Neurotypics have other ways of defending themselves. They know when someone wants to hurt them and they may be able to play mind tricks to avoid harassment or attacks.
Why learning martial arts can be difficult for aspies
There is the problem of sensory problems, such as loud noises and bright fluorescent lights. Some aspies suffer from social phobia and some have trouble understanding instructions. Also, many aspies have poor motor skills.
My personal experience as an aspie learning martial arts.
I wanted to learn self defense since I was little, but my mother was against it because she thought that girls should not learn martial arts. He told me that I couldn’t learn anything and that he would hurt me. I was afraid of not understanding the instructions and was painfully aware of my poor motor skills. My sensory issues are mild enough for an asp, but I was afraid to walk into a crowded room.
When I was older, I thought the bullying was over. I thought it was something that only happened at school. So I gave up my dream of learning martial arts.
And then I grew up and found a job at a fast food restaurant. I was constantly harassed and I had to quit smoking. I found another job only to get harassed there too.
I finally realized that I had no other choice and went to a place that taught mixed kickboxing, Thai boxing and a bit of karate, a kind of mixed self defense training.
My first lesson was a total disaster. I was the only girl in the class, and the instructor obviously believed that girls shouldn’t learn martial arts. He was showing fighting tactics with a baseball bat too fast for me to understand, he got mad at me for not being able to follow him and he just ignored me for about an hour. I did not understand any of the movements he demonstrated and he did not offer an explanation or slow demonstration.

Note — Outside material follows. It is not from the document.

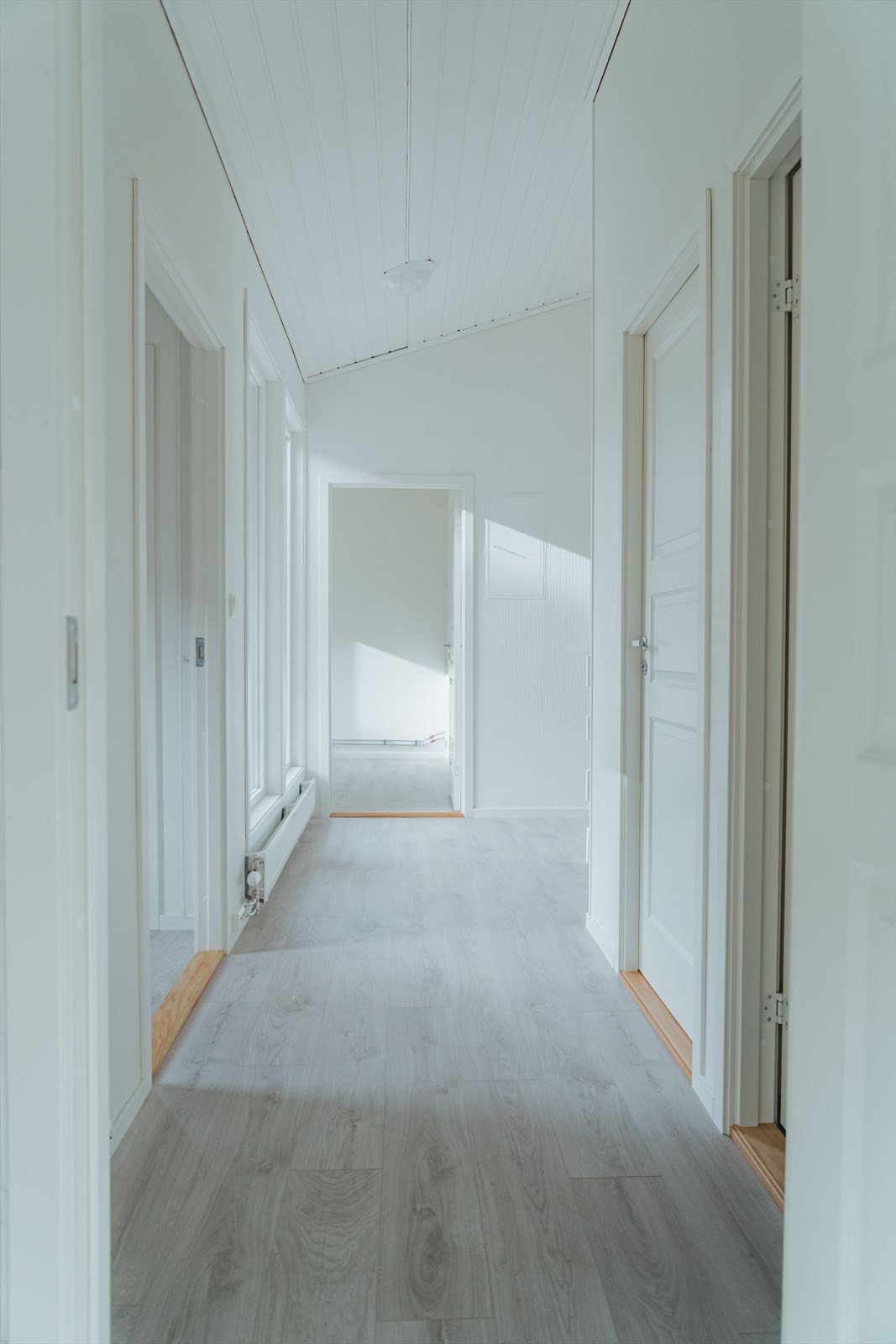 Mellomgang 1. plan som leder til soverom, vaskerom, wc og bad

When class ended and I went to the bathroom to change my clothes, the boys came in and the instructor told me that he had told them that they could use the girls’ room because he forgot I was there.

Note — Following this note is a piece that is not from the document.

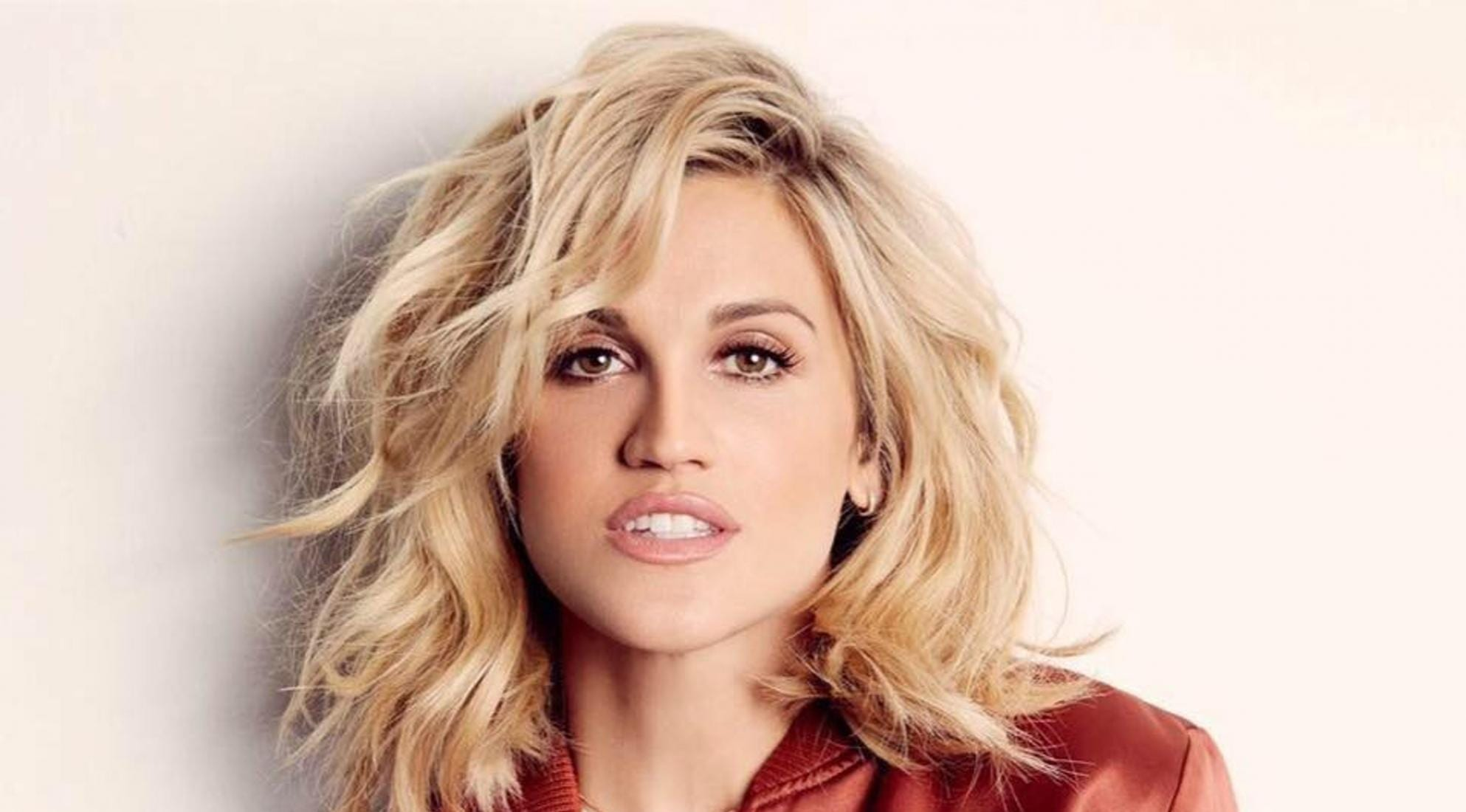 Who is Ashley Roberts daitng?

I changed instructors and got to a mixed class with men and women. The new instructor was kinder, but he told us to team up to practice a technique, and I was left alone. At first I was embarrassed, but then the instructor paired up with me.

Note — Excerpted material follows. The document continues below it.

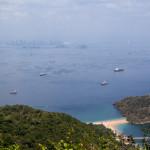 Auf dem höchsten Punkt der Insel mit Blick nach Panama City und Einfahrt zum Kanal
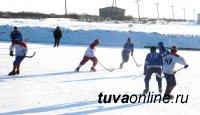 В Чадане состоялся турнир по хоккею с мячом среди ветеранов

It took me longer than neurotypicals to learn self-defense moves, but when I finally did, I was the best student, much better than anyone. It increased my self-confidence and helped me overcome my fits of anger.
Unfortunately, I had to quit after a year due to stomachaches and lack of money.
I believe that people on the spectrum can greatly benefit from martial arts or any kind of self defense classes. Sending him a little aspie to martial arts classes is something I highly recommend.
How to teach martial arts to an aspie
Teaching martial arts in an individual setting is probably better for autistic people than learning in a group, if you can afford it.
I would suggest telling the instructor that the child has Asperger syndrome or autism beforehand.
Self-defense classes at home are probably best for asps, in a family setting.
Teaching in dimly lit classrooms and trying not to make too much noise is probably a good idea.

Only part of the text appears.